Reading passage:
====

# Steve Vai master class in Calgary 11/22...



## Sneaky (Feb 14, 2006)

I saw a poster for this in a liquor store of all places. I hadn't heard anything about it. Anyone going? 










ALIEN GUITAR SECRETS is an unprecedented opportunity offered by Steve Vai to all music students and guitar enthusiasts. This 3+ hour unique package gives the student a once in a lifetime opportunity to hear Steve discuss music theory, guitar techniques, the music business, and most importantly, techniques on how to discover and unlock your personal musical identity. It also includes a question and answer session, and a few attendees will be chosen to jam with Steve in this intimate environment.


----------



## Jeff Flowerday (Jan 23, 2006)

To bad he's not teaching the kindergarten class. I'd feel right at home attending.


----------



## Guest (Nov 17, 2009)

Very cool. I'd pay that in a heart beat.


----------



## zontar (Oct 25, 2007)

Too pricey for me.

I did read about this somewhere--I forget where though.


----------



## erikm5150 (Mar 3, 2006)

iaresee said:


> Very cool. I'd pay that in a heart beat.


He's offering the same masterclass in Toronto on the 24th.


----------

====

Exercise 1: Decide whether each statement below agrees with the forum thread about the Steve Vai master class, answering yes or no and quoting the words of the thread that settle it. (a) The first post says a poster for the event was seen in a liquor store. (b) The package described lasts less than three hours. (c) One reply says the same master class is offered in Toronto on the 24th.
Exercise 2: Reproduce the part of the forum thread about the Steve Vai master class starting at "ALIEN GUITAR SECRETS" and ending at "this intimate environment.".

Data excerpt:
====

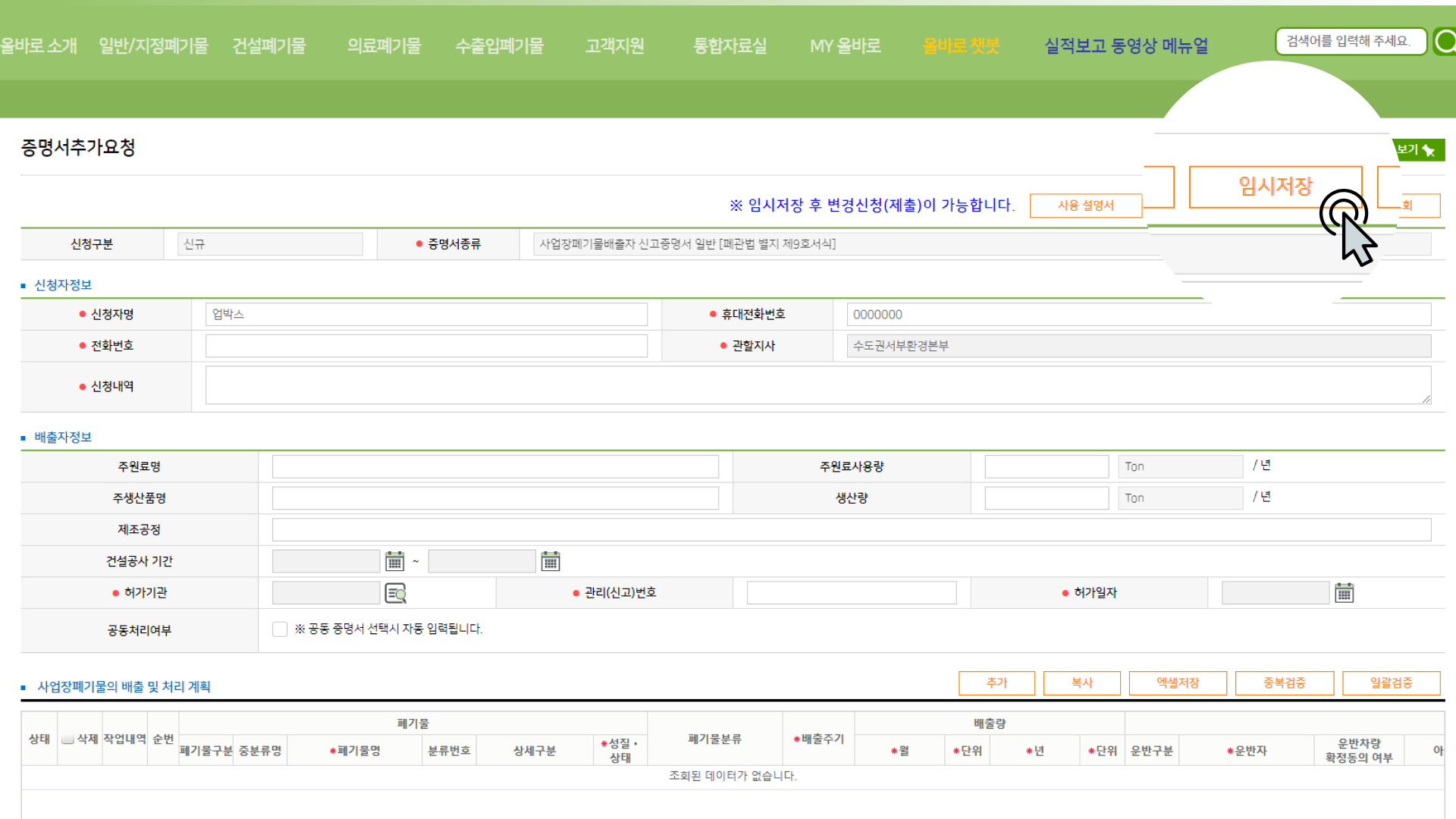 올바로시스템 회원가입 방법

====

Answer section 1:
(a) Yes: "I saw a poster for this in a liquor store of all places."
(b) No: "This 3+ hour unique package"
(c) Yes: "He's offering the same masterclass in Toronto on the 24th."

Answer section 2:
ALIEN GUITAR SECRETS is an unprecedented opportunity offered by Steve Vai to all music students and guitar enthusiasts. This 3+ hour unique package gives the student a once in a lifetime opportunity to hear Steve discuss music theory, guitar techniques, the music business, and most importantly, techniques on how to discover and unlock your personal musical identity. It also includes a question and answer session, and a few attendees will be chosen to jam with Steve in this intimate environment.